01 mei


Het geslacht

Een mens wordt wel vergeleken met een boom, zoals de man in Psalm 1. Zijn voeten de wortels, zijn benen en lijf de stam, zijn armen de takken, de kruin zijn hoofd. Zo worden families en volkeren ook vergeleken met een boom, ooit uit een zaadje uitgegroeid tot een groot geheel met heel veel vertakkingen. Wij noemen opeenvolgende generaties niet voor niets een stamboom. Bij de planten en dieren is het van groot belang wie de vaders en moeders in de stamboom zijn. Zijn ze gezond, slim en sterk, dan geven ze dat door aan hun kinderen en ontstaat er een sterk geslacht. Bij de mensen speelt ook bezit een grote rol. Heb je arme ouders die ziekelijk zijn, dan begint je leven toch heel anders dan wanneer ze rijk en gezond zijn.
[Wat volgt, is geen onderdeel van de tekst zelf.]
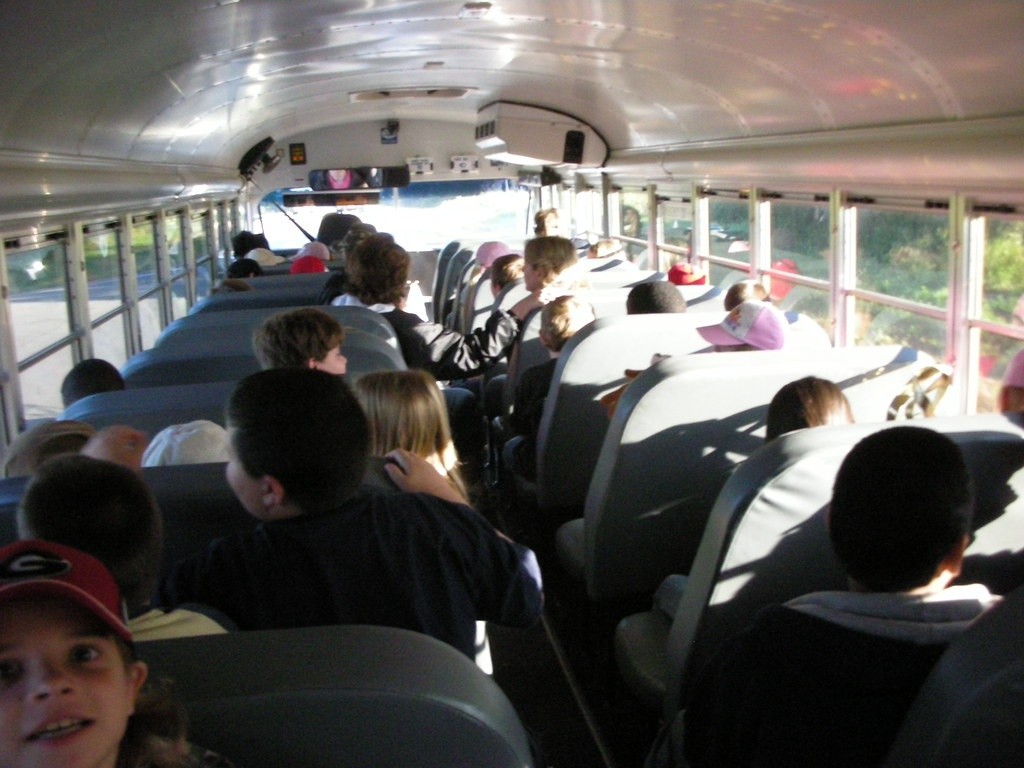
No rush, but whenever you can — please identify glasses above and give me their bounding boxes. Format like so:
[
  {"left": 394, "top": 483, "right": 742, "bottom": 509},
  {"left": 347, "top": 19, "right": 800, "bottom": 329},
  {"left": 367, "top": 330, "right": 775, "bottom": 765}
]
[{"left": 532, "top": 226, "right": 543, "bottom": 233}]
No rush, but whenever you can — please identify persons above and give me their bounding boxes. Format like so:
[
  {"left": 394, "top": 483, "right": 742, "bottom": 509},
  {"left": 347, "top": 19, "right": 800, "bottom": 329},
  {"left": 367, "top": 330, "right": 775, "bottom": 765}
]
[
  {"left": 641, "top": 427, "right": 1007, "bottom": 767},
  {"left": 287, "top": 241, "right": 335, "bottom": 274},
  {"left": 725, "top": 280, "right": 772, "bottom": 314},
  {"left": 313, "top": 169, "right": 369, "bottom": 190},
  {"left": 446, "top": 207, "right": 629, "bottom": 301},
  {"left": 0, "top": 540, "right": 232, "bottom": 767},
  {"left": 669, "top": 260, "right": 706, "bottom": 287},
  {"left": 61, "top": 359, "right": 127, "bottom": 411},
  {"left": 15, "top": 455, "right": 167, "bottom": 617},
  {"left": 599, "top": 368, "right": 647, "bottom": 423},
  {"left": 0, "top": 368, "right": 545, "bottom": 683},
  {"left": 228, "top": 259, "right": 264, "bottom": 279},
  {"left": 627, "top": 281, "right": 688, "bottom": 314},
  {"left": 250, "top": 307, "right": 347, "bottom": 375},
  {"left": 696, "top": 299, "right": 791, "bottom": 352},
  {"left": 317, "top": 213, "right": 378, "bottom": 263},
  {"left": 317, "top": 232, "right": 562, "bottom": 467},
  {"left": 998, "top": 348, "right": 1024, "bottom": 430},
  {"left": 501, "top": 296, "right": 597, "bottom": 481},
  {"left": 651, "top": 376, "right": 856, "bottom": 633},
  {"left": 230, "top": 228, "right": 287, "bottom": 267}
]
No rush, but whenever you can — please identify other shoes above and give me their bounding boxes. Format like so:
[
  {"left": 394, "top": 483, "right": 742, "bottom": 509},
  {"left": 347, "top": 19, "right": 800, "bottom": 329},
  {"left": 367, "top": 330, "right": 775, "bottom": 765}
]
[{"left": 471, "top": 481, "right": 505, "bottom": 512}]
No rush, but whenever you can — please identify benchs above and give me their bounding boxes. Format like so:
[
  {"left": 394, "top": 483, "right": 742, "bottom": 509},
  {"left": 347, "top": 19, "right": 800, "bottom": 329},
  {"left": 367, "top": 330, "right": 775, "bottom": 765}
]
[{"left": 0, "top": 241, "right": 1024, "bottom": 768}]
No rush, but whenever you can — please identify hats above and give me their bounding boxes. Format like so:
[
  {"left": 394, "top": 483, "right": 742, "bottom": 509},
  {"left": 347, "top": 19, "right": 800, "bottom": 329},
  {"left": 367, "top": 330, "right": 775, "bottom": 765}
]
[
  {"left": 141, "top": 419, "right": 227, "bottom": 467},
  {"left": 696, "top": 299, "right": 790, "bottom": 349},
  {"left": 0, "top": 540, "right": 133, "bottom": 640},
  {"left": 2, "top": 420, "right": 93, "bottom": 478},
  {"left": 287, "top": 242, "right": 331, "bottom": 261},
  {"left": 479, "top": 241, "right": 520, "bottom": 267},
  {"left": 771, "top": 260, "right": 800, "bottom": 295},
  {"left": 244, "top": 248, "right": 285, "bottom": 264},
  {"left": 668, "top": 263, "right": 706, "bottom": 285},
  {"left": 290, "top": 255, "right": 325, "bottom": 275}
]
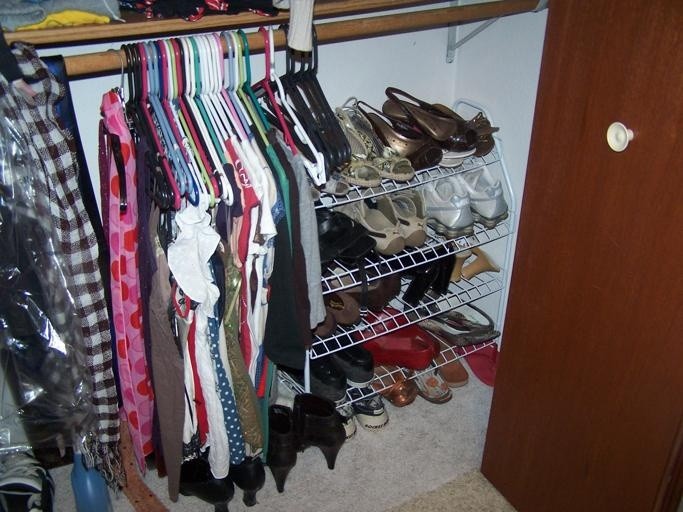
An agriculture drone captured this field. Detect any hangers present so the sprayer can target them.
[100,20,350,214]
Om het volk Israël goed te leren kennen is het eerst belangrijk de stamboom uit te tekenen. De stamvader van Israël is Jakob, maar hij is niet de werkelijke wortel van de familie Israël. Abraham wordt de stamvader van Israël genoemd en het volk dat uit hem zou groeien, begint te vertakken bij de twaalf zonen en ene dochter van zijn kleinzoon Jakob.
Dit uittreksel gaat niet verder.